#### PROVIDED MATERIAL

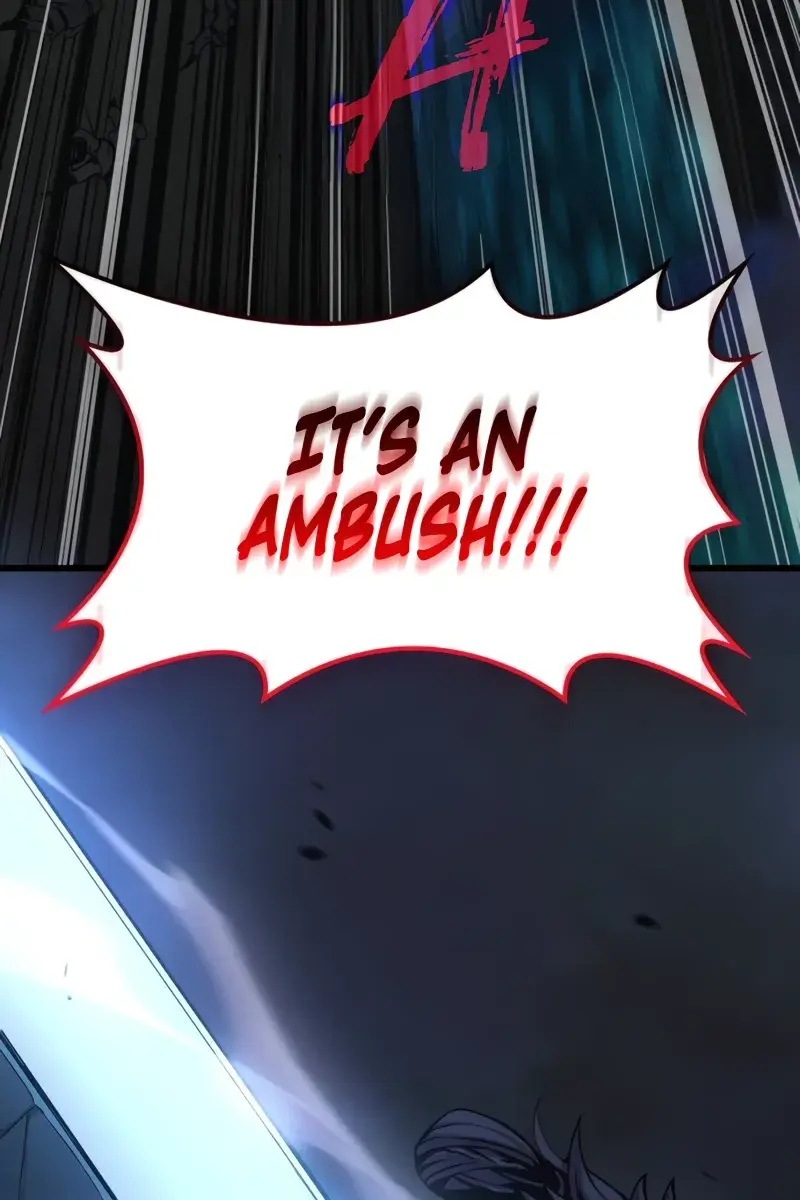 Myst, Might, Mayhem Chapter 33 Page 25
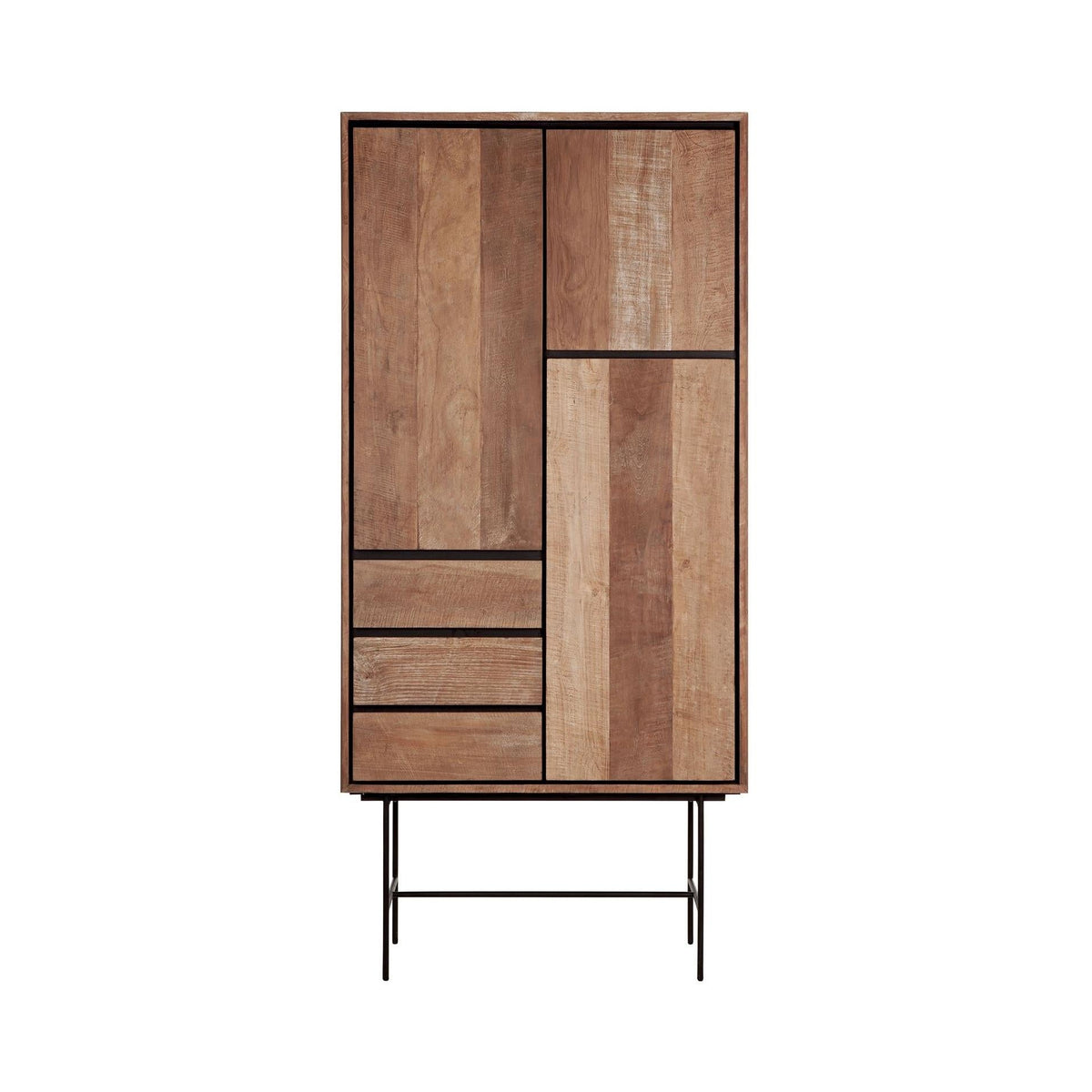Cupboard Metropole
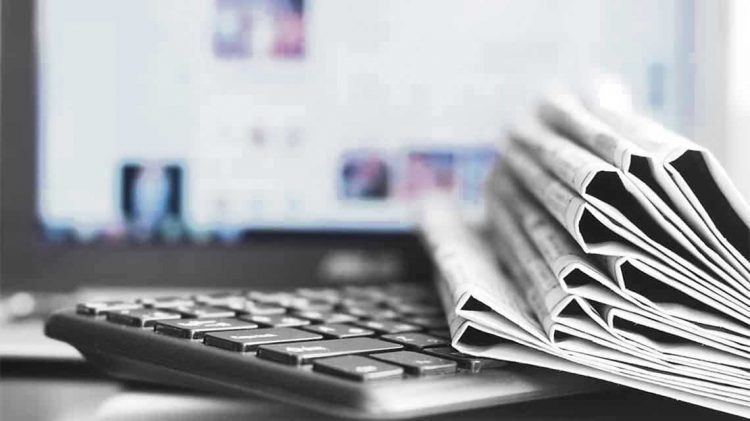 Los medios de prensa afectados por una nueva modalidad: el “clipping de noticias”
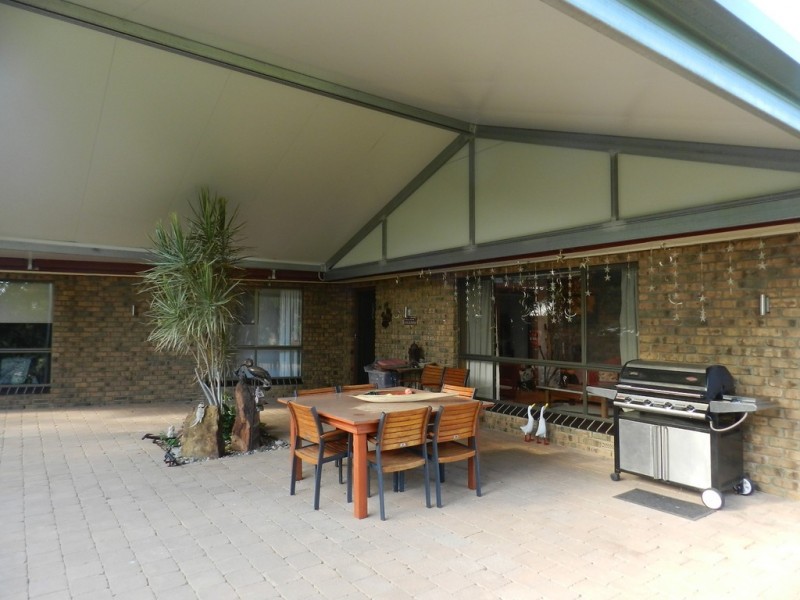 446 Riverview Drive, Berri SA 5343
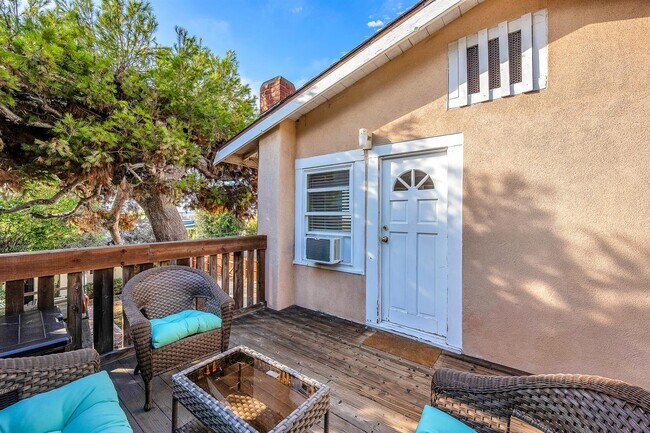 Foto del edificio - 204 S Guadalupe Ave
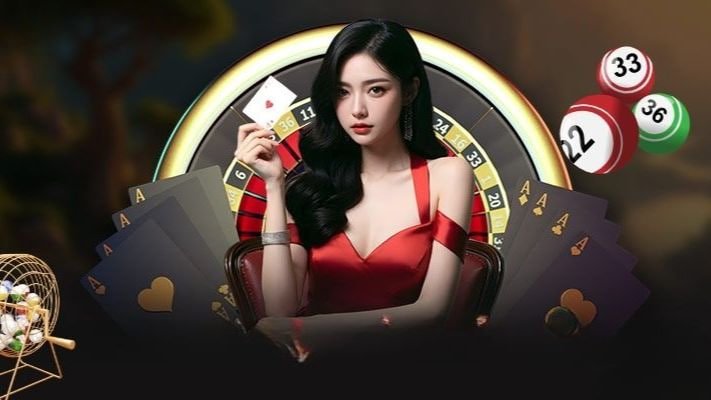 th777 link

########

_TASK REQUIREMENTS_
Write the material out again exactly as it appears, dropping the pictures.

_EXERCISE ANSWER_
 Myst, Might, Mayhem Chapter 33 Page 25
Cupboard Metropole
 Los medios de prensa afectados por una nueva modalidad: el “clipping de noticias”
 446 Riverview Drive, Berri SA 5343
 Foto del edificio - 204 S Guadalupe Ave
 th777 link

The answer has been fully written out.